How should I design experiments to investigate the role of CDPK1 in parasite biology?

To effectively investigate CDPK1's role in parasite biology, a multi-faceted experimental approach is recommended:

• Conditional expression/depletion systems:

  • Implement conditional knockdown approaches (tetracycline-regulatable, auxin-inducible degron, etc.) to control CDPK1 expression levels.

  • Use stage-specific promoters to regulate CDPK1 expression at different life cycle stages.

  • Create dominant-negative mutants by expressing catalytically inactive versions of CDPK1.

• Chemical genetic approaches:

  • Generate parasites expressing analog-sensitive CDPK1 (with modified gatekeeper residues) that can be specifically inhibited by bulky ATP analogs.

  • Use gatekeeper mutants (like T145M) that confer resistance to certain inhibitors to validate on-target effects .

  • Combine chemical inhibition with genetic approaches to achieve temporal control of CDPK1 function.

• Phenotypic analysis design:

  • Develop quantitative assays for parasite processes potentially regulated by CDPK1:

    • Host cell invasion (particularly for Toxoplasma gondii where CDPK1 is essential)

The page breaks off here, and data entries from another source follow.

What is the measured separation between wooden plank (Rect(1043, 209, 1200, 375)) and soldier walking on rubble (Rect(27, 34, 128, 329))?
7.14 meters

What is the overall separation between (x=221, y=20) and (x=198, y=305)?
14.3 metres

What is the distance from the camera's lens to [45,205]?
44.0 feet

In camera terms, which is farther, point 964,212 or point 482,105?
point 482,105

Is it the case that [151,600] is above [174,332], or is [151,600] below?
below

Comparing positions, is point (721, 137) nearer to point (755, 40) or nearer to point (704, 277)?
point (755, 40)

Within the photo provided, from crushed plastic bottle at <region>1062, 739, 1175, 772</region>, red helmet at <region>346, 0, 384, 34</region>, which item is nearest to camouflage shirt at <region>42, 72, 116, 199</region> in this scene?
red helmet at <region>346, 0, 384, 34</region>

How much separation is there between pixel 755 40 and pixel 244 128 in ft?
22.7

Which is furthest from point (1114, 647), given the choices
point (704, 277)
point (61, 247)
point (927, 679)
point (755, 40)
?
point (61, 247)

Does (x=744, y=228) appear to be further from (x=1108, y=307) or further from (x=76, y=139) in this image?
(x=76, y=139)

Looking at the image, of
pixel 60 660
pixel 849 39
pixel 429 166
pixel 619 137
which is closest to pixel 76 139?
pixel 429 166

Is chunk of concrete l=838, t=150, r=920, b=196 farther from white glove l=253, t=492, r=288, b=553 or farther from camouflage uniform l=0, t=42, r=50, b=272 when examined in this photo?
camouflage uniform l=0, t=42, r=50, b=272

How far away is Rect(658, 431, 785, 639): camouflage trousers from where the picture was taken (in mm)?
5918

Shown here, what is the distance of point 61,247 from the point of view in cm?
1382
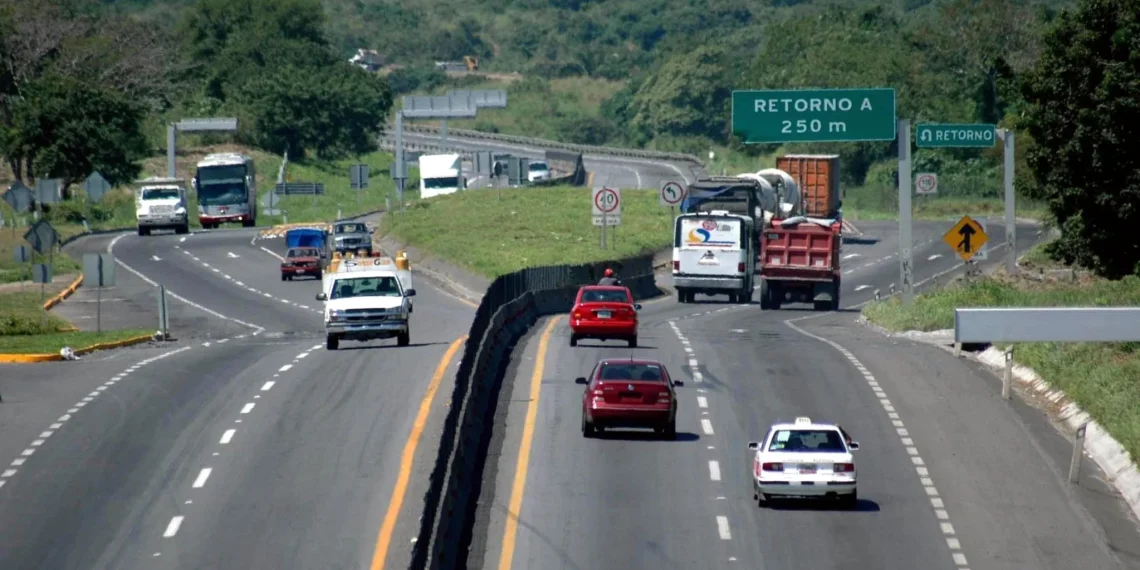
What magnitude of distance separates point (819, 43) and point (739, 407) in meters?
116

    • Egress from infected cells

    • Calcium signaling responses

    • Parasite motility

  • Implement time-lapse microscopy to capture dynamic processes.

  • Use flow cytometry-based approaches for high-throughput phenotypic analysis.

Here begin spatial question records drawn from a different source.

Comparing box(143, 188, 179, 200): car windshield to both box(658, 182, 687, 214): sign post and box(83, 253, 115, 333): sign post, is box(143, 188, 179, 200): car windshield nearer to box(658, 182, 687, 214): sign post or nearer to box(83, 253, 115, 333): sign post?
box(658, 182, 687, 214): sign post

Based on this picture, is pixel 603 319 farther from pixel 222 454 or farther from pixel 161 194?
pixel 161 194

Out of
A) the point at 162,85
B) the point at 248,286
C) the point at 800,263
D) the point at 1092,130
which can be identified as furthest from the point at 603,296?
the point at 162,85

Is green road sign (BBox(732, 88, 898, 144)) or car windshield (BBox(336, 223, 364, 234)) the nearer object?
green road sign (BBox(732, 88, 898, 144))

• Substrate identification strategy:

  • Conduct phosphoproteomic analysis comparing wild-type, CDPK1-inhibited, and CDPK1-depleted parasites.

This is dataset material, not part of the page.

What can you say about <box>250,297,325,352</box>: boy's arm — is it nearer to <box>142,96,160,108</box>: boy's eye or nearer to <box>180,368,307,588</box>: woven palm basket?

  • Focus on phosphorylation events that correlate with CDPK1 activity levels.

  • Validate candidate substrates by in vitro kinase assays and mutagenesis of putative phosphorylation sites.

• Combinatorial targeting approach:

  • Based on findings that CDPK1-compromised parasites upregulate other kinases or become more dependent on PKG , design experiments combining inhibition/depletion of CDPK1 with manipulation of these compensatory pathways.

  • Test phenotypic consequences of simultaneously targeting multiple kinases.

  • Analyze transcriptional responses to CDPK1 manipulation to identify potential compensatory mechanisms.